Bir varsayımdan yola çıkarak, eğer, diyor Woolf, o dönemde Shakespeare'in kendisi ile aynı zekaya, yeteneğe ve imkanlara sahip bir kız kardeşi olsa ne olurdu? Hepimizin çok iyi bildiği bir cevaba Judith'in doğduğu günden itibaren karşılaştığı ayrımcılıklarla ulaşıyoruz. Judith, hiçbir zaman ağabeyi gibi Virgil veya Horace okuyamıyor, ağabeyinin gönderildiği okullar ancak rüyalarında karşılaştığı yerler olarak kalıyor. Judith, toplum tarafından babasının el bebek gül bebek şeklinde büyüttüğü, bireyselliğini kanıtlayamamış bir makineye dönüştürülüyor.
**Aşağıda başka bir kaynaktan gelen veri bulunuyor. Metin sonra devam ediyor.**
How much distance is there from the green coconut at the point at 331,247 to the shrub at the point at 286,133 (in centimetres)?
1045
Ve en sonunda hayallerinin peşinden gitmek için toplumun kanıksadığı değerleri yıkarak, evden kaçıyor ve bilindik senaryo, ölüyor. Başka bir örnek verecek olursak, Agnes Varda'nın Vagabond (Çatısız Kuralsız) adlı filminde, Mona, kadına yüklenmiş değerleri reddettiği, stereotip kadına antitez oluşturan özgün kişiliği ve özgür bir kadın olması sebebiyle toplumun hiçbir zaman kabul etmediği veya edemeyeceği bir karakter olarak ölüme mahkum ediliyor filmin sonunda. Bu, herhangi bir ülkenin sınırlarına dahil edilemeyecek kadar evrensel bir mesele, kadın hiçbir zaman, hiçbir yerde birinin "karısı" veya birinin "anası" olmaktan öteye gidemiyor. Bu rollerin dışına çıkınca da ölüm emri kaçınılmaz oluyor. Peki sadece "kadın olmak" ölmek veya öldürülmek için yeterli bir sebep mi? Sorular yanıtsız, failler ise haklı kalıyor her daim. Sistem böyle işliyor sanki. Susmak işe yaramıyor, çığlık attığımız zaman ise sanki bomboş bir odadaymışçasına kendi sesimizi daha derinden duyup, ürküyoruz. Kapılar kapalı. Ülkenin yalıtımı o kadar sağlam ki duymuyor bile sesimizi. Zaten duymamak için o yalıtımı yaptırmış sanki. Her korkak gibi tedbirli.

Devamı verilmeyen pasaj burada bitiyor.